Play The Field and Win the Man of Your Dreams*

*If your dreams involve Freddy Krueger

The advice for women to play the field is the basis of many a self-help book and equivalent of a winning lotto ticket for many a relationship expert. “My God, it’s not my parents’ divorce, a fear of phallic objects and that pesky meth habit that’s kept me single – it’s just that I need to date a shit-ton of men–and then I will meet that one special guy!!!”

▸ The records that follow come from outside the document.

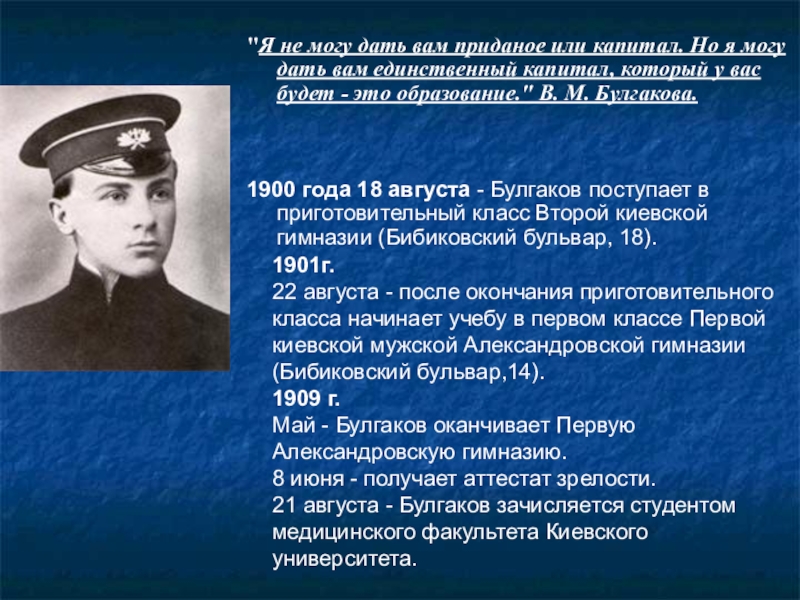 "Я не могу дать вам приданое или капитал. Но я могу дать вам единственный капитал, который у вас будет - это образование." В. М. Булгакова.

1900 года 18 августа - Булгаков поступает в приготовительный класс Второй киевской гимназии (Бибиковский бульвар, 18).

1901г.
22 августа - после окончания приготовительного класса начинает учебу в первом классе Первой киевской мужской Александровской гимназии (Бибиковский бульвар,14).

1909 г.
Май - Булгаков оканчивает Первую Александровскую гимназию.
8 июня - получает аттестат зрелости.
21 августа - Булгаков зачисляется студентом медицинского факультета Киевского университета.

Obviously, this seems to be rather a large obstacle to overcome, for myself and some women (not ALL, mind you – and thank God for that!), and so we keep buying the self-help books and listening to those relationship experts who, really, have a jacked-up love life themselves (I’m looking at you, Patti Duck-Lips Stanger). I think it’s because playing the field can feel something like waiting in a bread line in Siberia, or, coming in a close second, waiting for the fucking D Line train at Park Street. I mean, there’s nothing. Tumbleweeds. Crickets. Wolves howling. And whatever does come along invokes some kind of bloodbath among the womenfolk not seen since Shark Week. And Christ, that’s just for one date with one dude! One waft of “Angel” by Vickie’s Secret and that’s it, I’m out – Get me out, GET ME OUT, just give me back the remote and the couch and the Cool Ranch Doritos and we’ll just chalk this one up to, uh, the stars not aligning or whatevs.

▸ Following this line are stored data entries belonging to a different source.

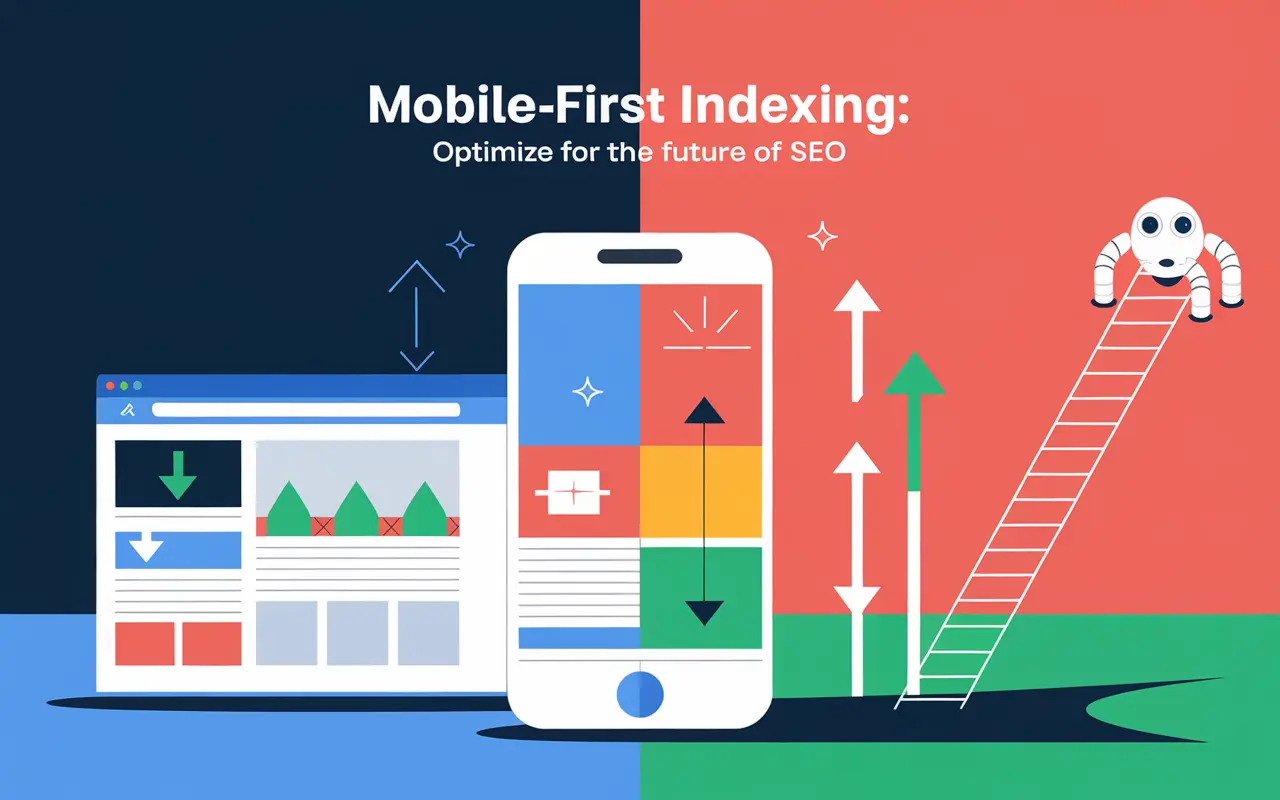 Mobile-First Indexing:
Optimize for the future of SEO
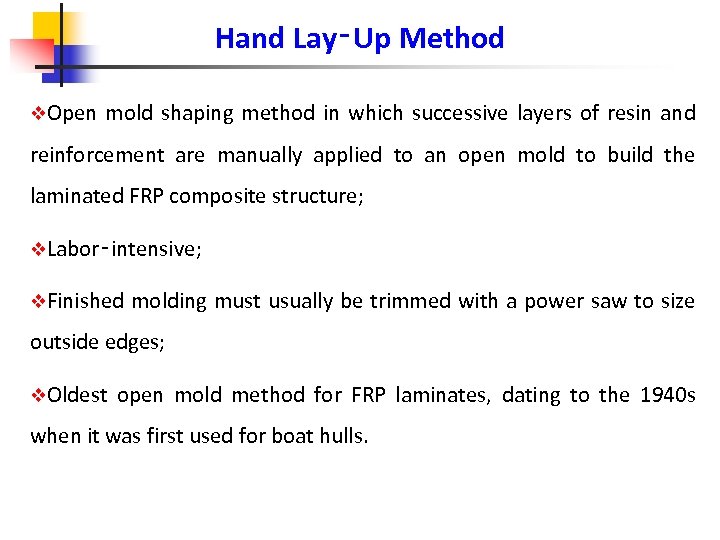 Hand Lay-Up Method

❖Open mold shaping method in which successive layers of resin and reinforcement are manually applied to an open mold to build the laminated FRP composite structure;

❖Labor-intensive;

❖Finished molding must usually be trimmed with a power saw to size outside edges;

❖Oldest open mold method for FRP laminates, dating to the 1940s when it was first used for boat hulls.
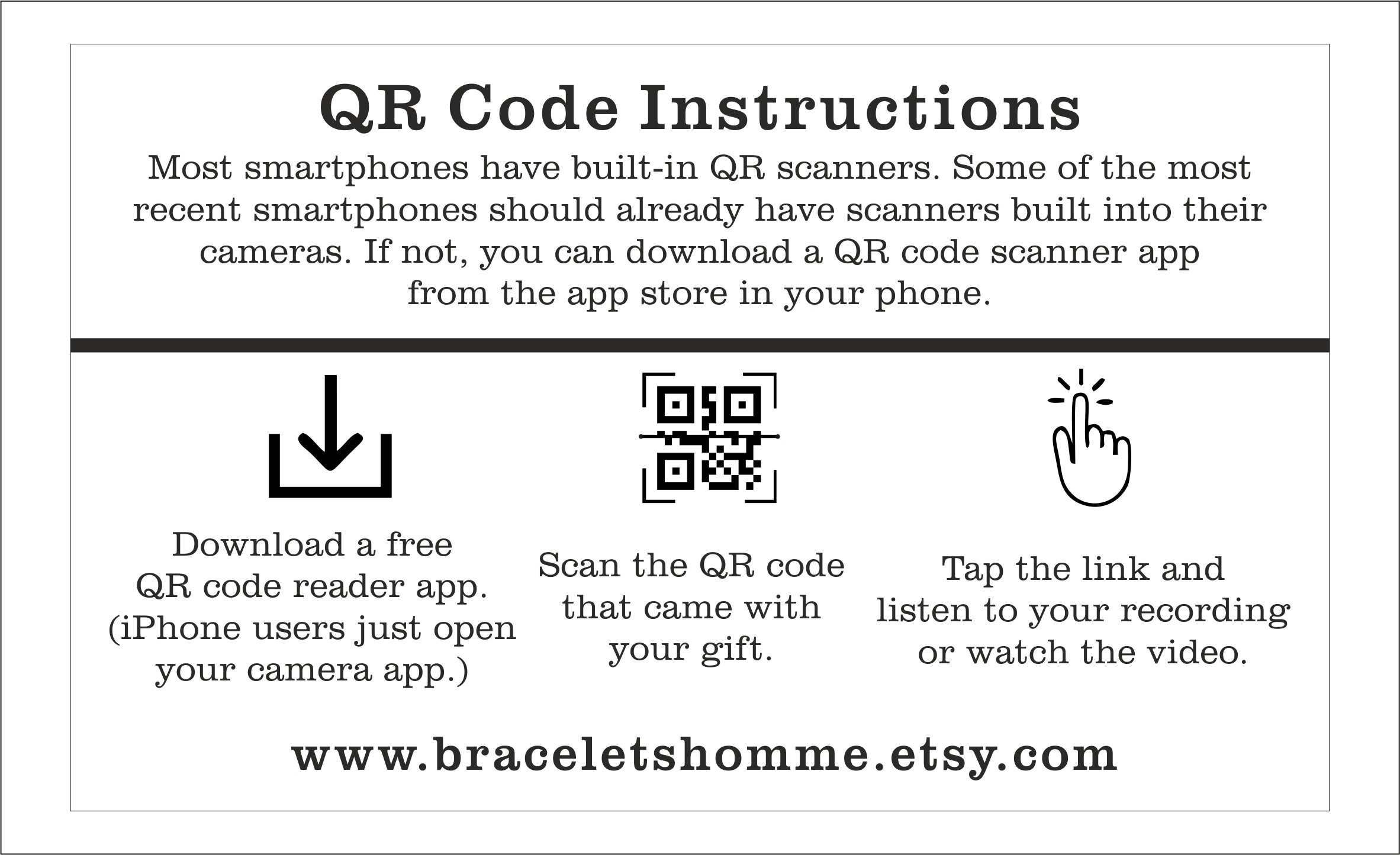 QR Code Instructions

Most smartphones have built-in QR scanners. Some of the most recent smartphones should already have scanners built into their cameras. If not, you can download a QR code scanner app from the app store in your phone.

Download a free QR code reader app. (iPhone users just open your camera app.)

Scan the QR code that came with your gift.

Tap the link and listen to your recording or watch the video.

www.braceletshomme.etsy.com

Now, of course that’s not reality, and indeed it is a matter of perspective. Perhaps we have become so addicted to instant gratification (“I said DIRECTIONS TO AUSTIN, TEXAS, AVOIDING HIGHWAYS, SIRI, YOU FUCKING PIECE OF SHIT! IS IT REALLY THAT DIFFICULT TO FIGURE OUT?!?!”) that when that person who can satisfy every single one of our needs doesn’t magically appear with the click of a mouse (or a slurp of the beer) we throw a fit and then throw in the towel. Hush now, there’s plenty of menz. But it’s going to take some time and energy, and some effort. And that’s what really sucks.

Yes, playing the field is a royal pain in the ass. It’s a lot of start-stop, it’s a lot of making plans with people who may or may not be sex offenders, it’s a lot of small talk, it’s a lot of bullshit. There’s no guarantee, no ROI. But it may be a good way to practice not having expectations so fucking sky high and so far up my fucking ass that only Superman on speed could satisfy me, and that would only be for 1/2 hour, twenty minutes, tops.

And here’s the kicker: if you try to play the field in order to get a boyfriend, you will fail. Yep. No one likes a relationship junkie. And they can smell desperation a mile away. No, this is all you can do: you can only ENJOY THE EXPERIENCE AND TAKE IT FOR WHAT IT IS. That’s it. That’s some deep Yoda shit right there, huh.

Of course, if you do happen to trip and fall over The One while playing the field, may rainbows and Lil’ Ponies and Carebears come shooting out of your ass because YOU HAVE WON!!!!!*

*If not, come on over. There’s a seat cushion with pet hair and Dorito crumbs with your name on it.